Dann naht das eigentliche Wochenende. Unsere kleinen Treffen werden hektischer, wir fragen uns: Haben wir was vergessen? Ist noch etwas zu bestellen? Reichen die Flyer? Wie wird das Wetter wohl? Dieses Jahr war das Wetter richtig mies. Den Aufbau der Buden haben wir noch bei einigermaßen humanem Wetter bewerkstelligen können. Es lag zwar Schnee und es war kalt aber es war trocken. Auch hier sind wir oft Mediatoren und versuchen Unmut und Ärger unter den Ausstellern abzufangen und im Keim zu ersticken. Wir sind Puffer wenn es darum geht, dass verglichen wird, wer mehr Zeit mit dem Aufbau verbringt, wer eventuell zuerst da war oder wer etwas hinterm Rücken des anderen erzählt haben soll. Und dann ist der eigentliche Tag da. Morgens wird emsig geschmückt und die Buden werden mit Waren bestückt. Hier und da kommt noch der Schrei nach einem Hammer, einem Streifen Tesa oder nach Kordel auf. Alles an der Frau ;) Wir bauen Zelte auf, dirigieren Autos hin und her und sehen zu, dass wir den Markt annähernd pünktlich eröffnen. Dann stehen wir auf der Bühne, eröffnen gemeinsam mit dem Bezirksvorsteher den Markt und – es ist einfach schön.

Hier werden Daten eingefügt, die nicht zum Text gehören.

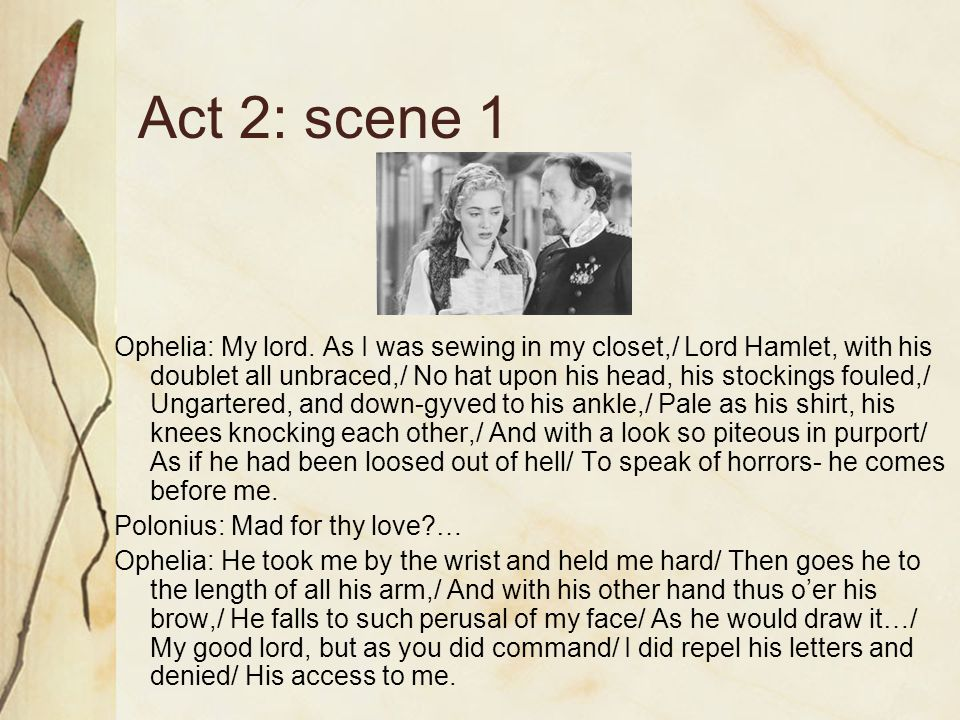 Act 2: scene 1 Ophelia: My lord.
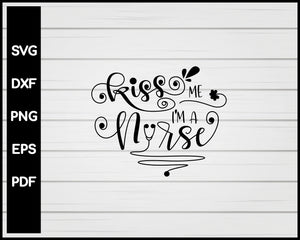 Kiss Me I'm A Nurse svg Cut File For Cricut Silhouette eps png dxf Printable Files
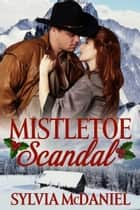 Mistletoe Scandal - Western Historical Christmas ebook by Sylvia McDaniel
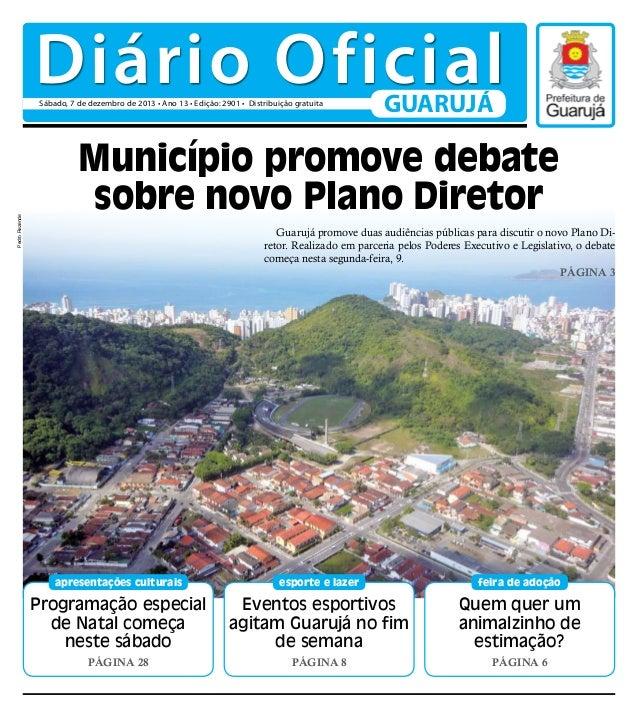 Diário Oficial Pedro Rezende  Sábado, 7 de dezembro de 2013 • Ano 13 • Edição: 2901 • Distribuição gratuita  GUARUJÁ  Muni...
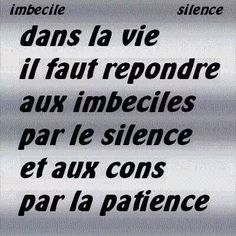 Les imbeciles et les cons ou patience et silence. Patience, Trust No One, Famous Words, Life Lessons, Life Quotes, Wisdom, Messages, Partitions, Phrases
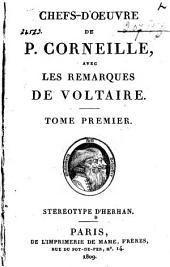 Chefs-d'oeuvre de P. Corneille, avec les remarques de Voltaire: Volume1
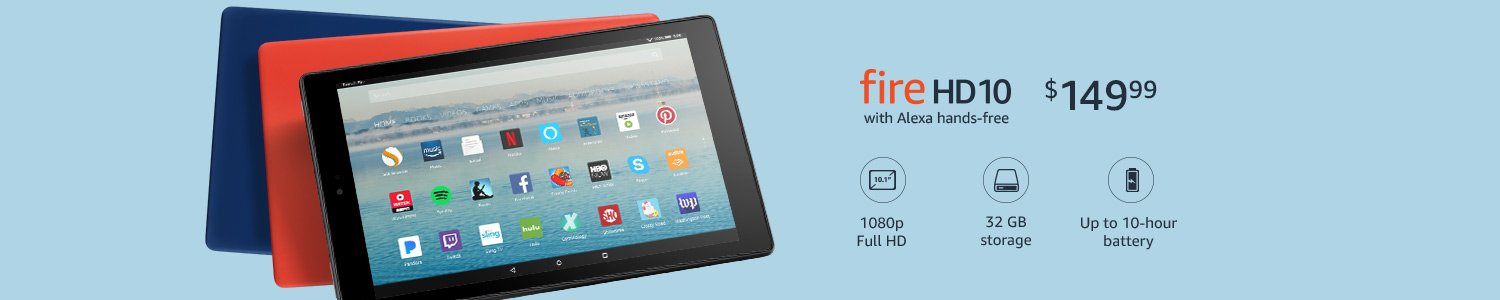 Fire HD 10 tablet with Alexa, starting at $149.99. 1080p Full HD display. 32 GB storage. Up to 10-hour battery.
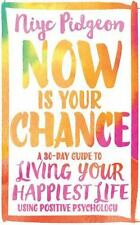 Now Is Your Chance: A 30-Day Guide to Living Your Happiest Life Using Positive P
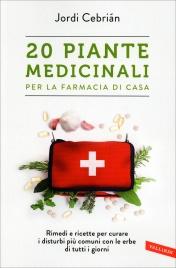 20 PIANTE MEDICINALI - PER LA FARMACIA DI CASA Rimedi e ricette per curare i disturbi più comuni con le erbe di tutti i giorni di Jordi Cebrián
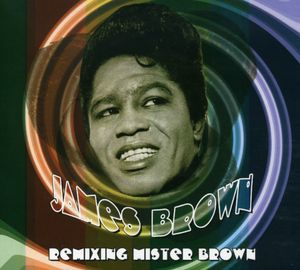 Remixing Mister Brown [Import]
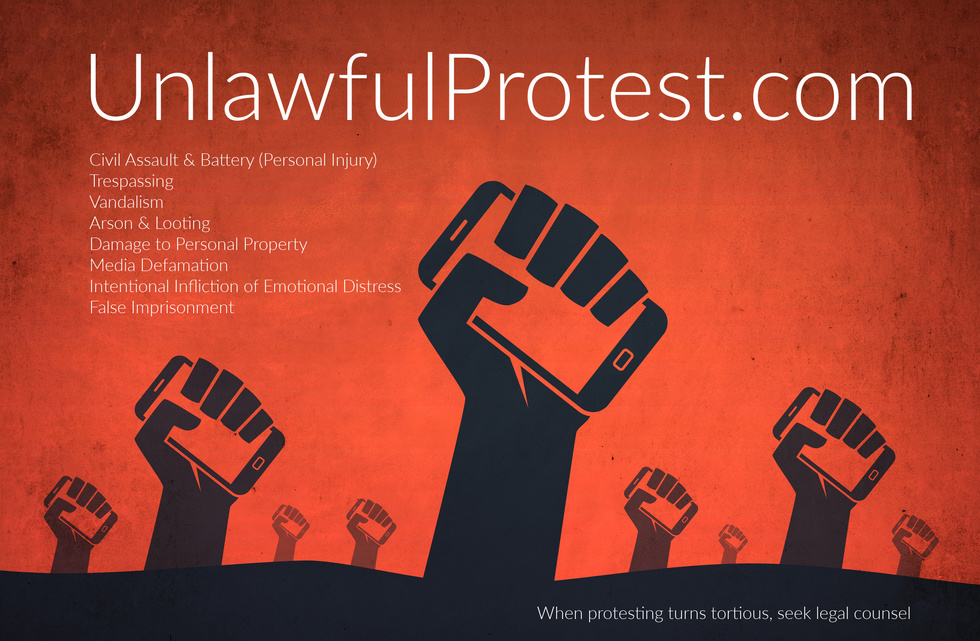 unlawful protest, assault, battery, looting, arson, false imprisonment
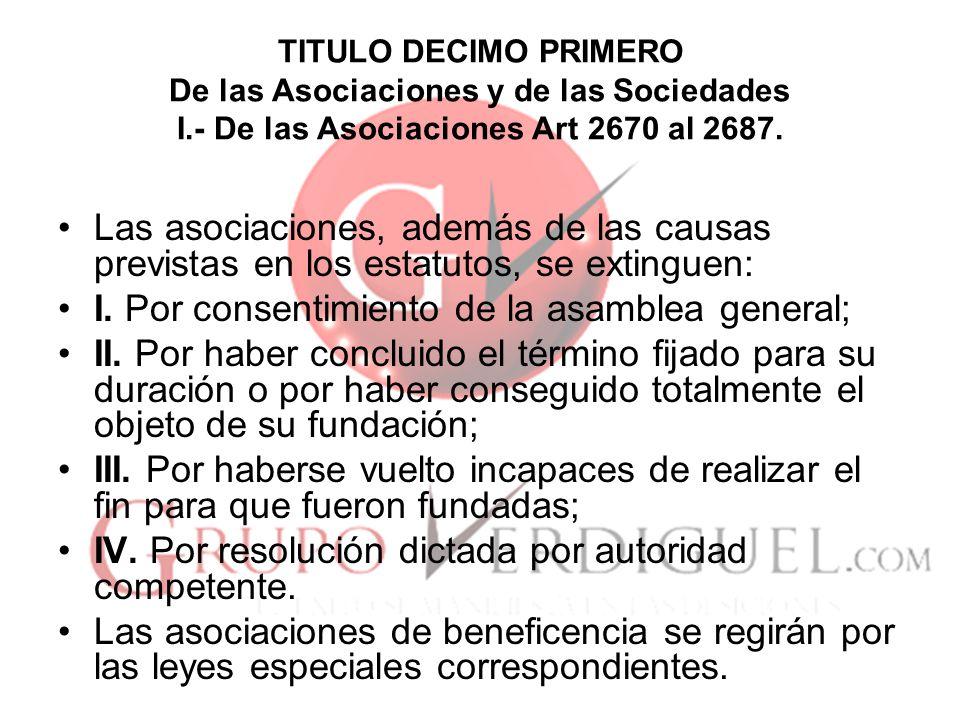 I. Por consentimiento de la asamblea general;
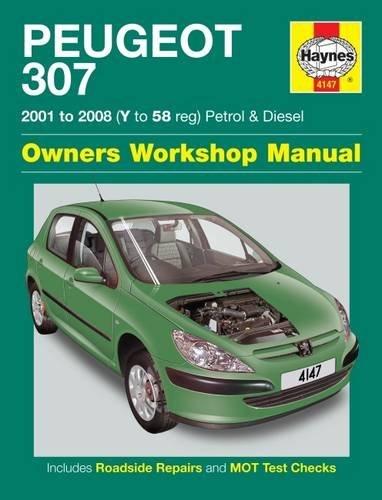 Peugeot 307 Petrol & Diesel (01 - 08) Haynes Repair Manual (Haynes Service and Repair Manuals)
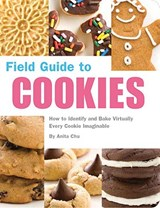 Field Guide to Cookies | Anita Chu |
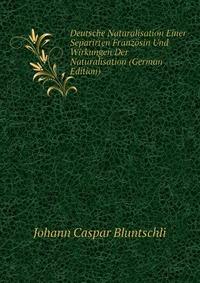 Deutsche Naturalisation Einer Separirten Franzosin Und Wirkungen Der Naturalisation (German Edition)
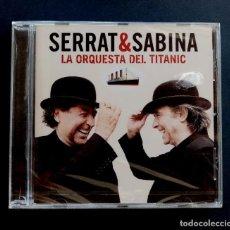 CDs de Música: SERRAT & SABINA - LA ORQUESTA DEL TITANIC - CD 2012 - SONY (NUEVO / PRECINTADO). Lote 267341854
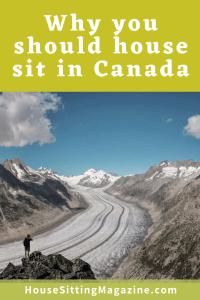 Why you should house sit in Canada #housesittingcanada #snowbirdhousesits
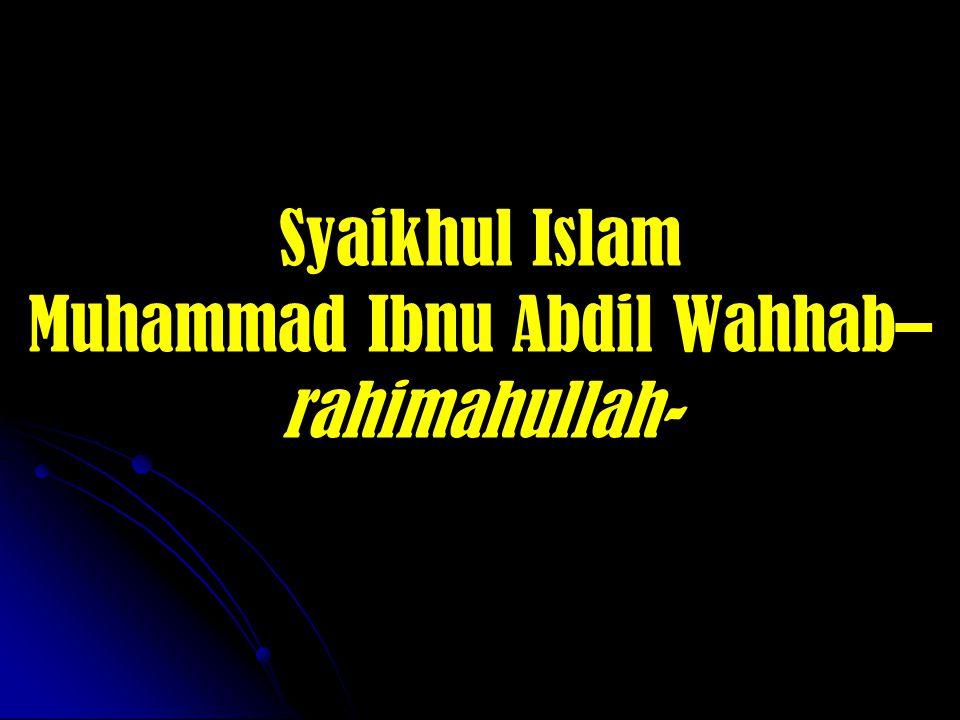 Syaikhul Islam Muhammad Ibnu Abdil Wahhab– rahimahullah-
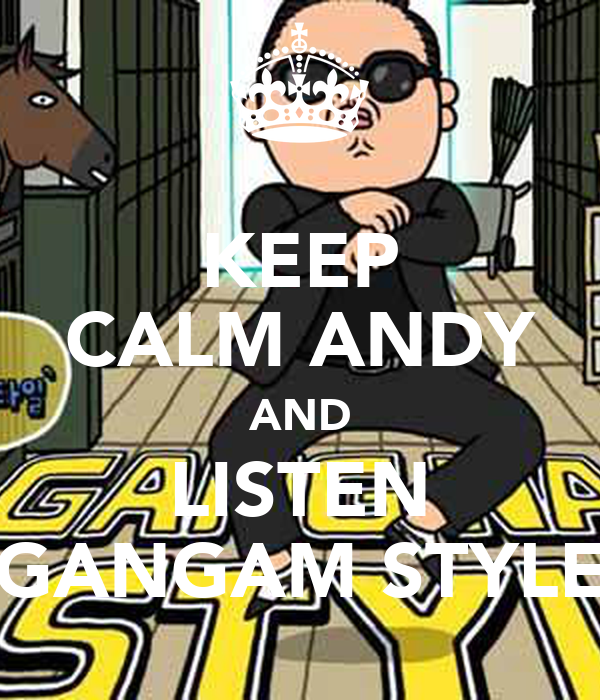 KEEP CALM ANDY AND LISTEN GANGAM STYLE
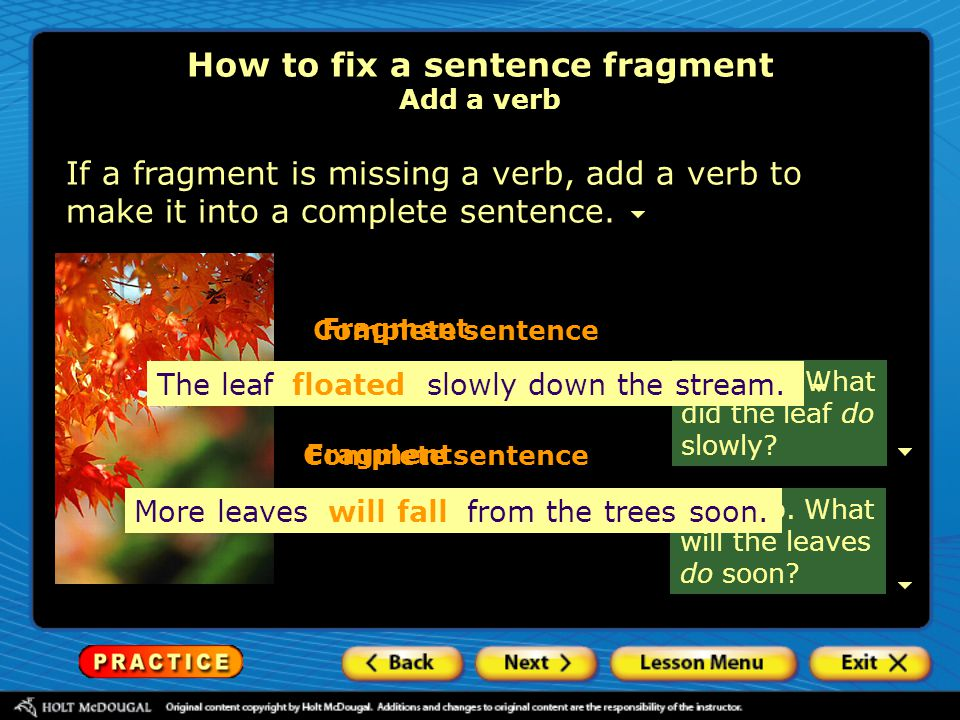 How to fix a sentence fragment Add a verb If a fragment is missing a verb, add a verb to make it into a complete sentence. No verb. What did the leaf
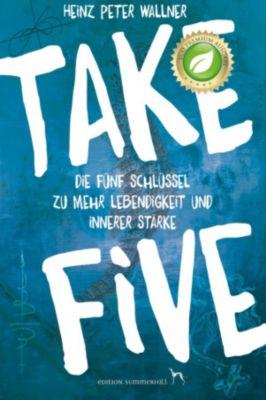 Take Five - Die fünf Schlüssel zu mehr Lebendigkeit und innerer Stärke, Heinz Peter Wallner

Nachmittags verteilt der Nikolaus geduldig gestiftete Tüten an über 100 Kinder. Die Kinder schämen sich, freuen sich, sich niedlich, frech und eben Kinder. Das wärmt mein Herz und ich stehe stolz auf der Bühne und reiche Knecht Ruprecht die Tüten an. Ja, ich bin jetzt total erkältet und diese Woche auch froh, dass es jetzt wieder ein Jahr dauert bis zum nächsten Mal.  Ja, ich bin bescheuert und ich bin stolz drauf denn es tut mir gut.

Fatja hat einen Jahresrückblick gebloggt, das hat mich nachdenken lassen über das vergangene Jahr. Einen kompletten Rückblick möchte ich nicht starten, da mich zu vieles traurig und wütend machen würde. Das Jahr war ein Arschloch. 2012 war kein Totalausfall aber ich bin wirklich froh, wenn ich es hinter mir habe. Es war nicht leichter und nicht schwerer als 2011 und doch hoffe ich, dass 2013 ein paar Herausforderungen und Überraschungen weniger für uns bereit hält und ich mal durchatmen kann. Wir haben wirklich viel geschafft und können stolz auf uns sein. Wir haben wieder zueinander gefunden und haben uns ineinander wieder gefunden. Meine lang vermisste innere Ruhe stellt sich wieder ein und mein kleiner ruhiger Brunnen endloser Kraft ist wieder zu Kurzbesuchen bereit und lässt mich auftanken wenn ich es brauche.
In diesem Jahr habe ich viel über mich und auch über andere Menschen gelernt, habe mich anderen Denkweisen geöffnet und mich selbst und meine Ansichten mehrfach kritisch auf die Probe gestellt.

Das reicht für heute und ich gehe jetzt erstmal innerlich in die Sauna, setze mich aufgeheizt, in Decken gehüllt auf eine Liege am Glaspanoramafenster und schaue in den Sturm. Ganz ruhig.